Quote:
Originally Posted by
DEA
β‘οΈ
Thank you MrKahuna - that is worth quoting:
"Re: UFX lll
bace wrote:
drifter7508 wrote:
" including thunderbolt (and maintaining the drivers) would probably raise the price even more."
I don't get or understand this. There are many thunderbolt interfaces around under 1000 EUR.
What would make RME's so much more "expensive" than the ones they produced before?
Whatever anyone says, Thunderbolt is better. That's a fact. There is no good reason for not using it.
Chip shortages?
The chip they used is not longer produced. They need to work to get a other chip to work.
So the reason is lazinesses. A manager will argue about costs. It is silly, they still need to have
support for their current TB devices for a other 20 year not to lose their reputation.
UAD, Apogee, Lynx, Antelope are probably very happy with this direction of RME.
________________________________________________________________________
You obviously have no clue what you talk about. Let me give you some facts:
- Intel never wanted audio interfaces with Thunderbolt. They put up numerous hoops to go through for this not to happen, but several companies (including us) managed to do it.
- Intel and Microsoft decided in 2019 to no longer support Thunderbolt 1 and Thunderbolt 2. Therefore using a new laptop with TB4 and Windows 11, a UFX+ (as any other TB1 or TB2 interface) will no longer work via TB(4). Also not when using the known adapters!

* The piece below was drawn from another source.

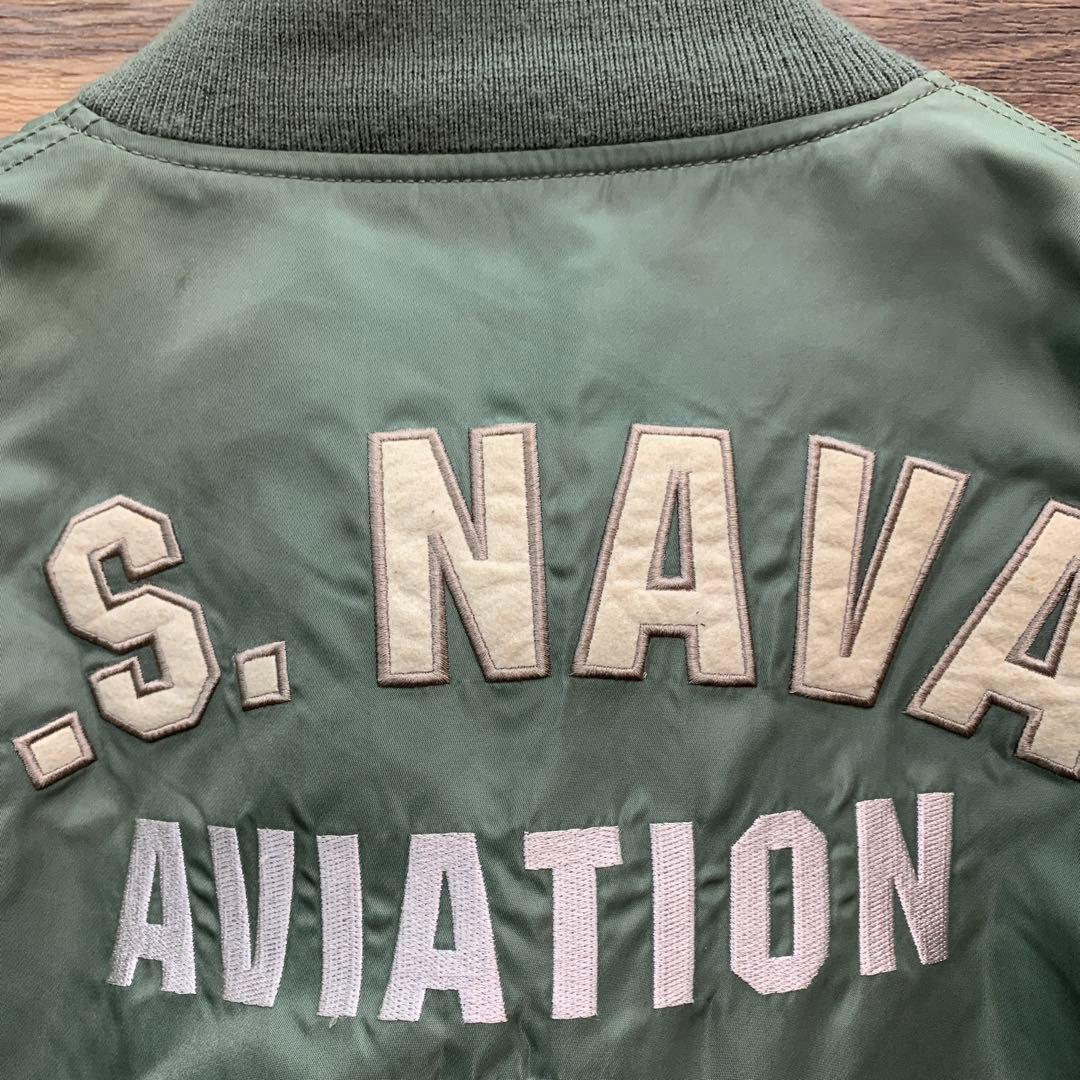 中古 AVIREX U.S.NAVAL AVIATION MA-1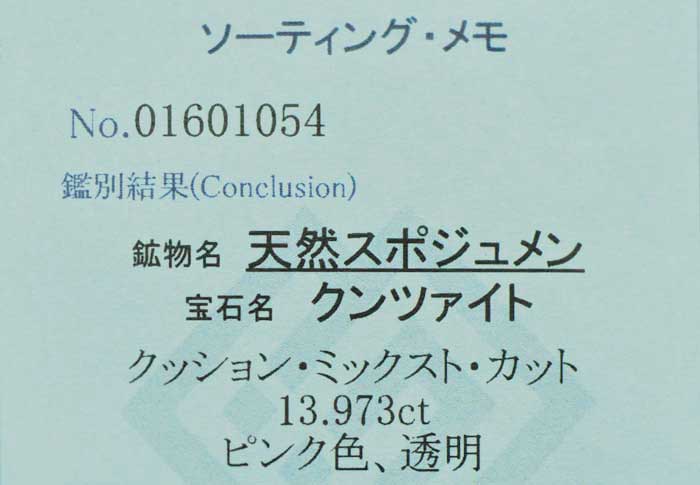 クンツァイト 13.96 カラット 11 ソーティングメモあり 【送料無料】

- Intel declared the TB3 chips EOL last year. All TB interfaces that one can still buy are made from stock of these chips. One can not buy these chips anymore, so sooner or later all existing TB audio interfaces will be gone.
- TB4 as in USB4 is much too complicated to add it to an audio interface. Specialized chips that would allow so also don't exist. And what would it be good for when 99% of the existing audio interfaces don't even need USB3?
- The Wintel decision to cease support, as dumb as it is, makes clear that Intel sees their interface as a typical computer mass product. After a few years please move on and buy something new...that's not what we (and many others) like or support.
- The current situation is also quite unique as macOS still fully supports TB1, in the latest OS and hardware (M2). The reason is that Apple does not use Intel chips anymore, even TB is now made by Apple, so whatever Intel and MS dream of, Apple can do differently. And so far they do. So the UFX+ (and others) still work on that platform via Thunderbolt (TB4 ports with the usual adapters).
With TB gone as option there only remain PCIe and USB 2/3. And it doesn't look like that will change in the forseeable future.
Regards
Matthias Carstens
RME"
Some corrections to what Matthias had to say.
For security reasons, and early restrictions with the Intel/Apple partnership on TB, Microsoft never officially supported TB1 and TB2. It wasn't until TB3 in 2015 (with fixes in 2018 and 2019, IIRC) that we had any official support in Windows. TB1 and TB2 devices *could* work with Intel and vendor drivers, but we never officially supported them, at least not for audio. The experience also was challenging due to all the different BIOS implementations etc. I know because I was the one pushing for TB Audio support in Windows, and had a number of discussions with the PCIe team leading up to our audio support for TB3.
So, not sure how we can drop support of something we never supported to begin with.
We have docs from last year saying that USB4 devices need to support TB3, but that won't really help TB1/2 devices. But point is, we haven't dropped TB3 support in any way.
https://learn.microsoft.com/en-us/wi...4-57b9e5d7b4f5
https://learn.microsoft.com/en-us/wi...l-requirements
Over the years, a number of vendors had moved to USB-C ports on their peripherals so they looked like TB3, but were still Thunderbolt 2 or 1 behind that with some conversion, so not really TB3 and so technically not supported on Windows or by the TB4 backwards compatibility requirement.
And we have built-in protection for TB3+ which is part of why we didn't support TB1/2
https://learn.microsoft.com/en-us/wi...or-thunderbolt
And we have guidance for driver developers to ensure they do things like handle rebalance and hot plug/unplug of TB3+
https://learn.microsoft.com/en-us/wi...-audio-drivers
We don't have similar guidance for TB1 and TB2 because we never officially supported those.
The PCIe mode for USB4 offers many of the advantages that were reserved for Thunderbolt. There's no backwards compatible requirement there, although it's possible to accomplish. It also gets you out of the more proprietary TB lifecycle and certification issues. But I get that retooling is a huge hurdle.
Officially, from Intel, TB4 is only backwards compatible as far as TB3.
https://www.thunderbolttechnology.net/tech/faq
So TB1 and TB2 devices are still in a "may work, but not supported" state on Windows, as they have always been. TB3 is supported, but I get the issues around chipsets there.
I'm not a member on the RME forum, so I can't correct the same factual misinformation in post 24 in that thread.
RME makes great products. I hate seeing them in a bind here.